*** Input records ***

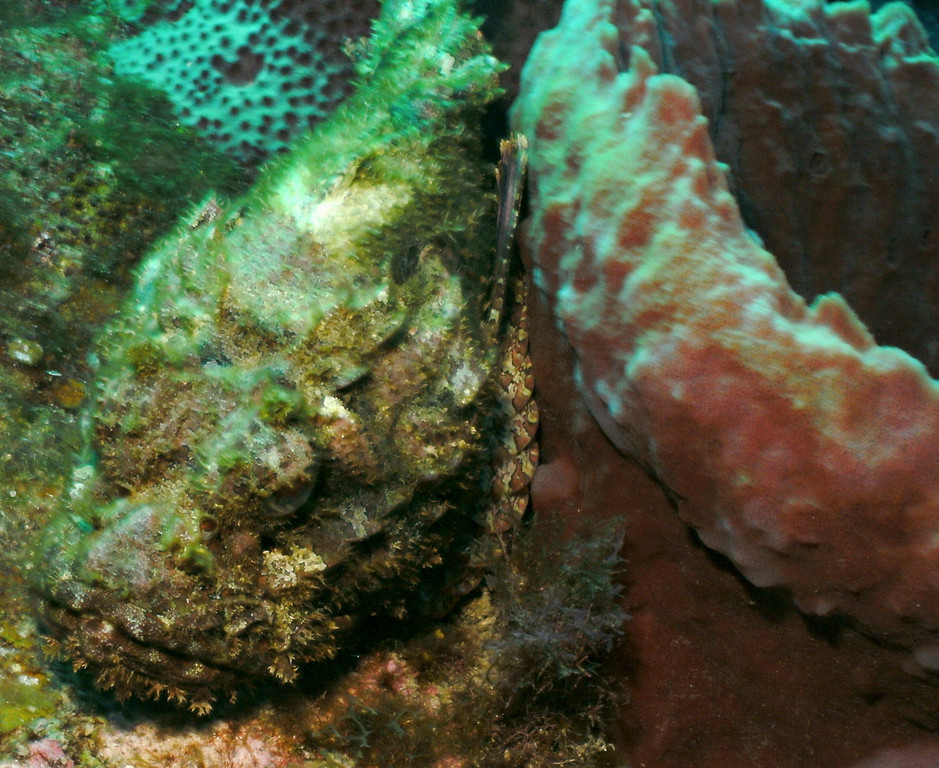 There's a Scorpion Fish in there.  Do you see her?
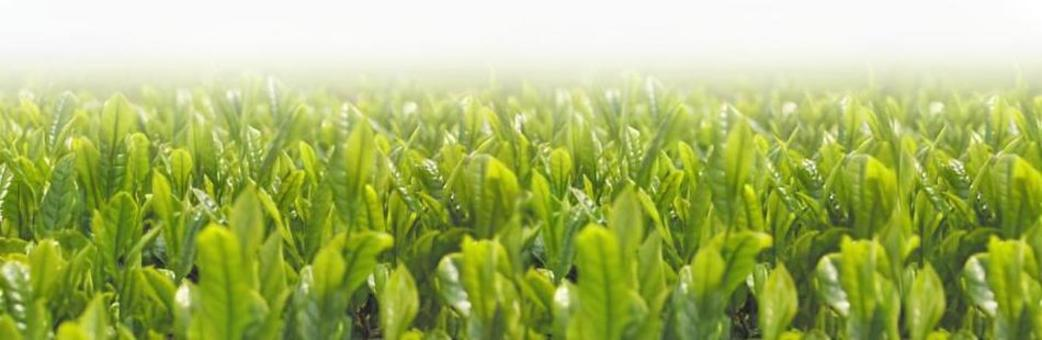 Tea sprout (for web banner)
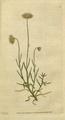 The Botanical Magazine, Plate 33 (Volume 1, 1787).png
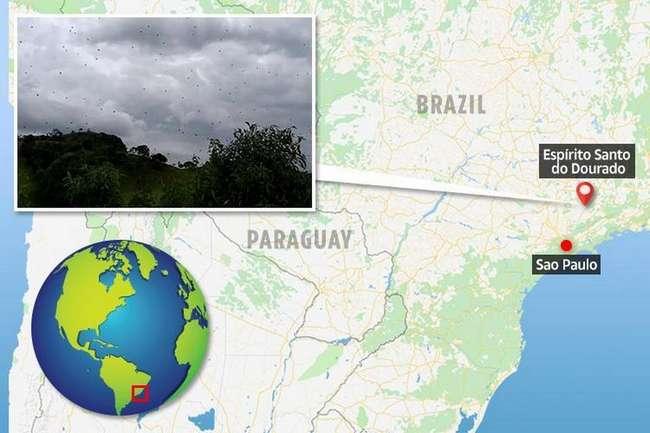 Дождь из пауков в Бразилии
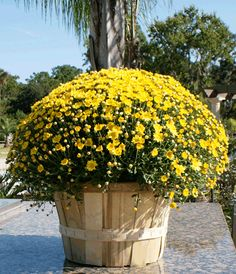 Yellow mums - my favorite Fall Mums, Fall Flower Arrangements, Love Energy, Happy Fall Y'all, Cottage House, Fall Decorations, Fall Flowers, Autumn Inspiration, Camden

*** End of Input records ***
*** Input records ***

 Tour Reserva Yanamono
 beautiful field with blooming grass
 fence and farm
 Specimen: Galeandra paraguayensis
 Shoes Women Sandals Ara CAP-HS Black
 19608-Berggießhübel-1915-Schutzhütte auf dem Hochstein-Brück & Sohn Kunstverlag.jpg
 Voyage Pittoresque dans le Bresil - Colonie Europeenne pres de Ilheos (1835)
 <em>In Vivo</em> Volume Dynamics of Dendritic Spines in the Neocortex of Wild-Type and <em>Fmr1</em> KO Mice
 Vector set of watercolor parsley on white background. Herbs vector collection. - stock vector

*** End of Input records ***

## Task description
Given the entries above, transcribe exactly the lines from the one holding "There's a Scorpion" through the one holding "Yellow mums - my"; pictures do not belong in the transcription.

## Completed exercise
 There's a Scorpion Fish in there.  Do you see her?
 Tea sprout (for web banner)
 The Botanical Magazine, Plate 33 (Volume 1, 1787).png
 Дождь из пауков в Бразилии
 Yellow mums - my favorite Fall Mums, Fall Flower Arrangements, Love Energy, Happy Fall Y'all, Cottage House, Fall Decorations, Fall Flowers, Autumn Inspiration, Camden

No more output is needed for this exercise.